Stream takeWhile for a sorted stream in the same pipeline


I'm trying to filter a sorted stream using java9´s takeWhile to get objects from the beginning of the stream that share the same value for a field. I am unable to write the right predicate to do so. This can be done using two steps breaking the pipeline of the stream.

Stream.of(objA, objB, objC, objD, objE, objF, objG)
    .takeWhile(" get the value of objA´s field and take 
   as long as as other objects value for that field is the same as objA´s");

In two steps I could do something like

int x = Stream.of(objA, objB, objC, objD, objE, objF, objG).findFirst().get().getSomeValue();

Stream.of(objA, objB, objC, objD, objE, objF, objG).takeWhile(e -> e.getSomeValue() == x);

A simplified example could be

Stream.of(5,5,5,5,13,14,5,5,2,5,5,6)
.takeWhile(get the first four '5'´s)

Can this be done without the intermediate step using optional.get?


Solution

  • A (bit clumsy) workaround is to use a mutable holder object (because the reference must be effectively final) that contains either null or the first value. We'll use AtomicReference in this example.

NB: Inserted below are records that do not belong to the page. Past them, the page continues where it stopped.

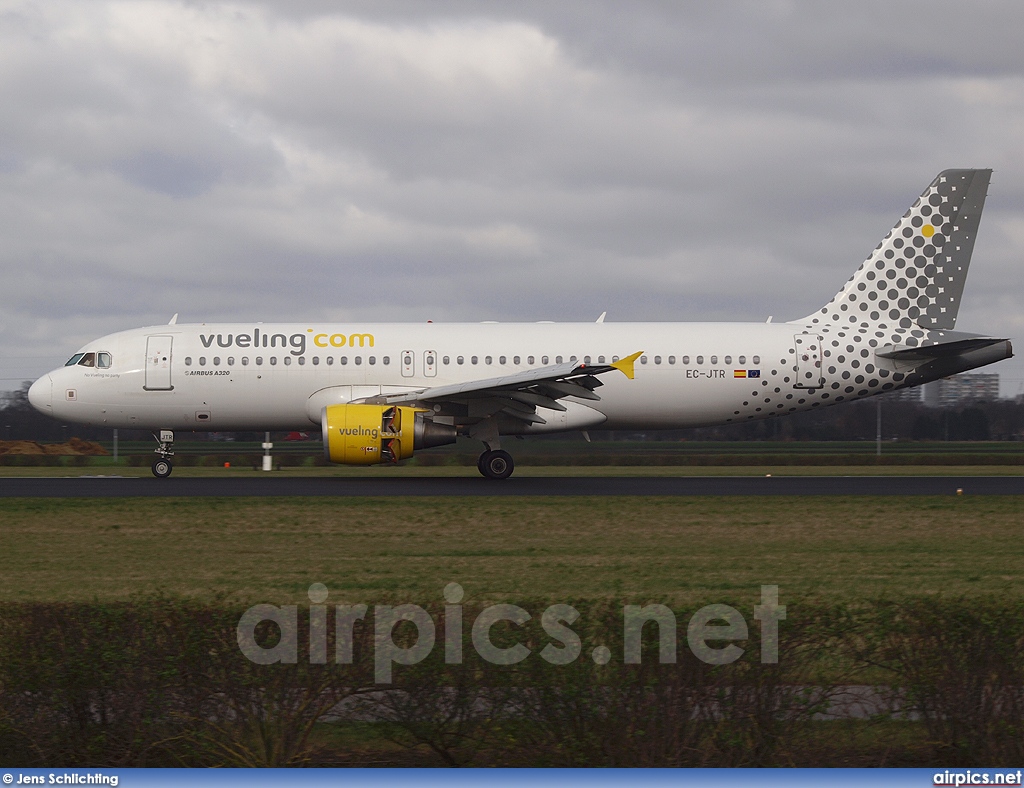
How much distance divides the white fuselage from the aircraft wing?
3.21 ft

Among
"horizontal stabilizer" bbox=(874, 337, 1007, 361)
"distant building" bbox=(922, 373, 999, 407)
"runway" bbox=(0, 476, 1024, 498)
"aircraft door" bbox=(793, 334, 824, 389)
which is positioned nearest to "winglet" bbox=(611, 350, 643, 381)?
"runway" bbox=(0, 476, 1024, 498)

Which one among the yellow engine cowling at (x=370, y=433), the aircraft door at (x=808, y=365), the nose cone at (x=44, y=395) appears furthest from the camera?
the nose cone at (x=44, y=395)

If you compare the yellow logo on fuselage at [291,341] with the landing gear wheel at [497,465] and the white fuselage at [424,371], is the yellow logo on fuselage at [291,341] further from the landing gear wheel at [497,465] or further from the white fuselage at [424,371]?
the landing gear wheel at [497,465]

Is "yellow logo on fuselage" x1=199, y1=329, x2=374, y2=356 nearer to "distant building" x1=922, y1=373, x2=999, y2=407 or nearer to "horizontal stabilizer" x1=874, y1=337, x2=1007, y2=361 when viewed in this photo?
"horizontal stabilizer" x1=874, y1=337, x2=1007, y2=361

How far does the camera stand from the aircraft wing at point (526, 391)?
906 inches

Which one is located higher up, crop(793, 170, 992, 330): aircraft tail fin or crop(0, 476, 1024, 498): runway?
crop(793, 170, 992, 330): aircraft tail fin

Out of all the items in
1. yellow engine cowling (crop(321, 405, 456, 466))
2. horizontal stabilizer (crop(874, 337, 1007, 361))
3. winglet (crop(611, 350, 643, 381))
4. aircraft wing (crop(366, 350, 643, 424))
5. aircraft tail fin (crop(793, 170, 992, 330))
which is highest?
aircraft tail fin (crop(793, 170, 992, 330))

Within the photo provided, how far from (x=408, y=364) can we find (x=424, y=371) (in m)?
0.42

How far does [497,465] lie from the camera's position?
2559 centimetres

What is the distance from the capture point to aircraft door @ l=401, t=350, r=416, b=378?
26.0 metres

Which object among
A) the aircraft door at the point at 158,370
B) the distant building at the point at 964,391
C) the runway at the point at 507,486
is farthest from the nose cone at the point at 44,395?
the distant building at the point at 964,391

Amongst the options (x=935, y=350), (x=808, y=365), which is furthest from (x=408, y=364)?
(x=935, y=350)

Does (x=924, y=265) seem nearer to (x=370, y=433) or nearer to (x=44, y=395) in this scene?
(x=370, y=433)

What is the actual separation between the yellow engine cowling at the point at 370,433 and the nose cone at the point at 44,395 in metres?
8.20
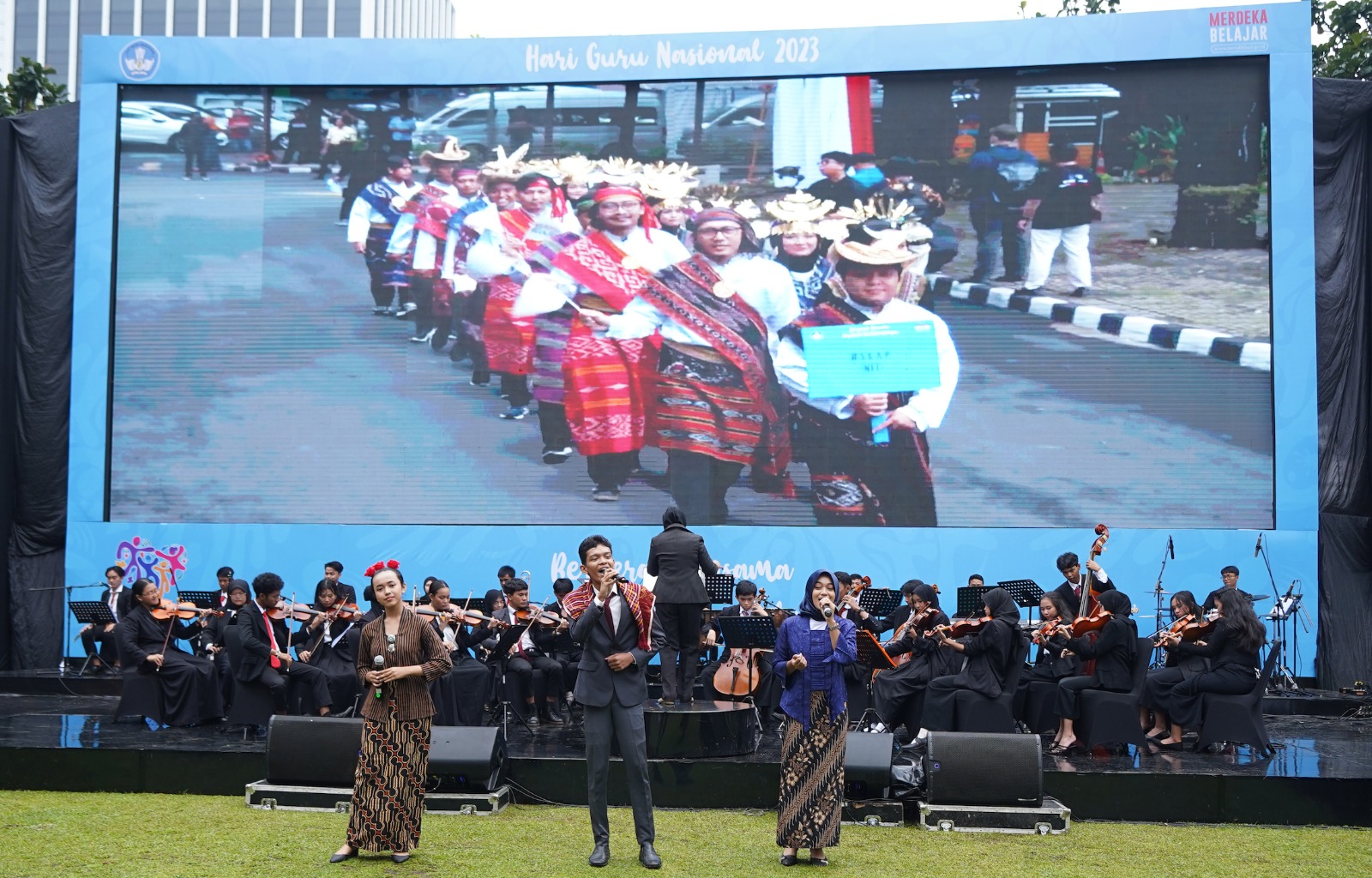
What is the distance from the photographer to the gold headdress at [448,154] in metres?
15.8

    AtomicReference<MyClass> holder = new AtomicReference<>();
    
    sortedStream.takeWhile(e -> holder.get() == null || holder.get().equals(e))
    .map(e -> { holder.set(e); return e; })
    .collect(Collectors.toList());
    

    Now this still contains an extra step, but as a Stream can only be processed once, the findFirst() approach won't work anyway. This also keeps setting the holder object even if it has been set, but that's just a minor annoyance rather than a problem.

    As Holger pointed out, a better and more streamlined version would be

    sortedStream.takeWhile(e -> holder.compareAndSet(null, e.getSomeValue()) || e.getSomeValue() == holder.get())
    .collect(Collectors.toList());
    

    where with the first element compareAndSet assigns the value, returning true, and the subsequent elements are compared against the holder's value.

    If you do use this approach, I recommend adding a comment pointing to this question/answer, or at least somehow try to explain what this code achieves, as it may not be immediately obvious to people reading the code.